As illustrated in the example above, beneficiaries who were entitled to the anti-detriment payment would receive a significantly lower amount of death benefit following this change. Therefore, advisers may need to review the client’s estate plans where the net amount of death benefit was intended for a specific purpose, for example extinguishing debt.

It’s also important to note that the removal of the anti-detriment payment means death benefits paid to adult children will be reduced (generally by 17 per cent of the taxable component). Therefore, strategies that reduce the tax payable on lump-sum death benefits, such as the cash out and re-contribution strategy, may need to be considered.

Other strategic impacts

The removal of the anti-detriment payment also has a number of other implications for advisers and clients. These include:

  • It simplifies the decision whether to implement a cash out and re-contribution strategy. Previously, a re-contribution strategy often reduced the amount of anti-detriment payment payable to a spouse, as it reduced the taxable component. Under new rules, as anti-detriment payments are no longer available, the re-contribution strategy does not have this disadvantage.
  • Whether a superannuation fund paid an anti-detriment payment (or not) was previously an important factor when comparing superannuation funds.
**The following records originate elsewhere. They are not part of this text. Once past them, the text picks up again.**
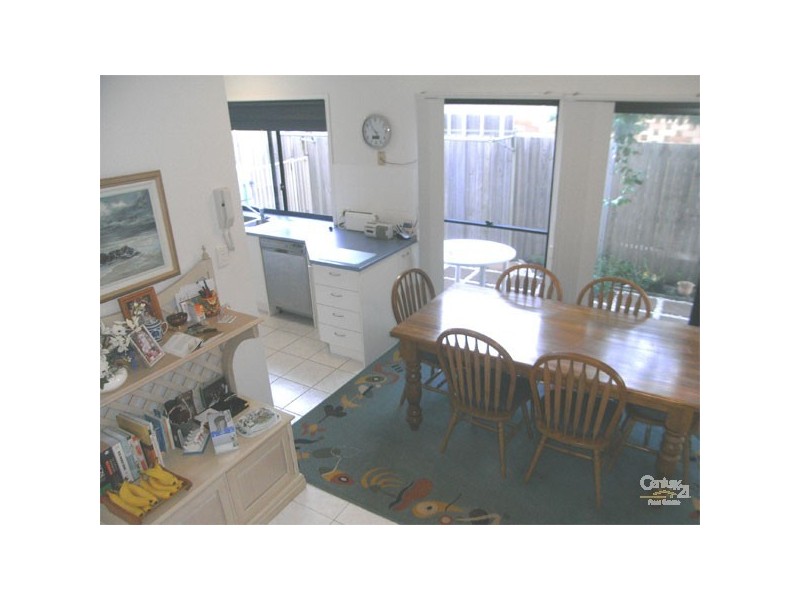 2/22 Dunns Terrace, Scarborough QLD 4020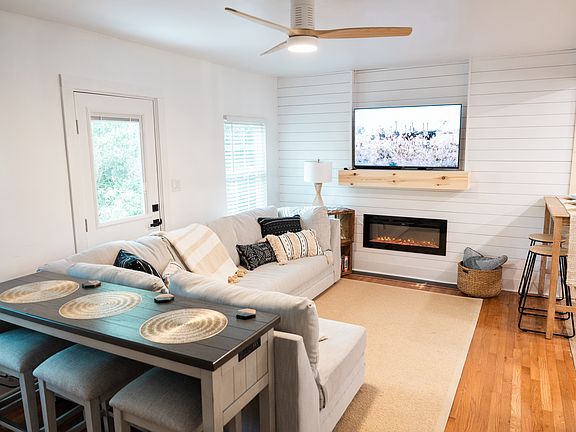 4th image of 344 Woodland Shores Rd #A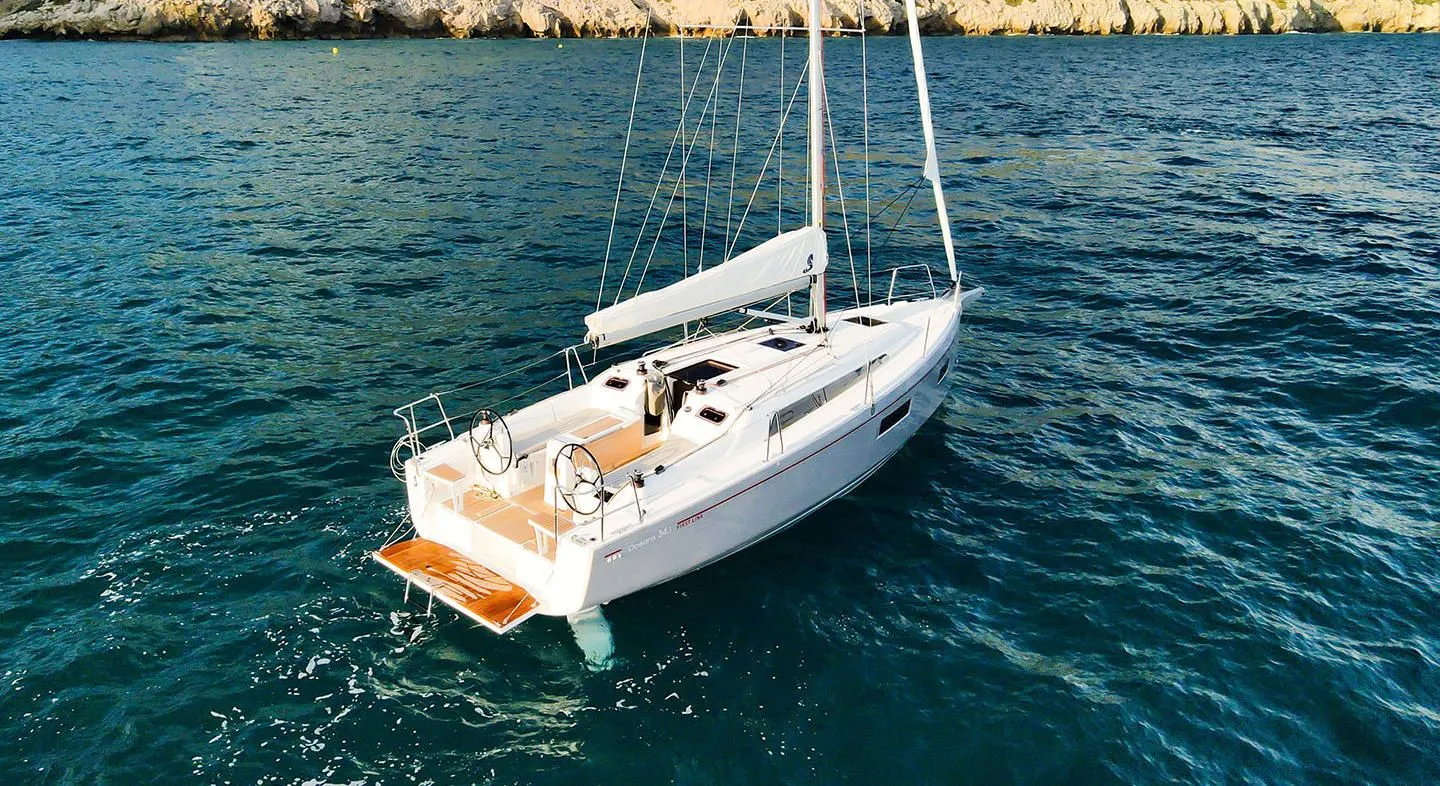 Explore Fethiye on a 10.77m Rental Beneteau Oceanis 34.1 - Fotoğraf 1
Following the payment’s removal, advisers may need to review the ongoing appropriateness of a client’s superannuation fund, especially if the previous advice to roll into a super fund was based on the fact that it pays an anti-detriment payment.
  • In rare instances where a self-managed superannuation fund has previously established a reserve for the purpose of paying an anti-detriment payment, trustee(s) may wish to allocate funds out of the reserve (subject to contribution cap constraints).

Craig Day is executive manager of Colonial First State FirstTech.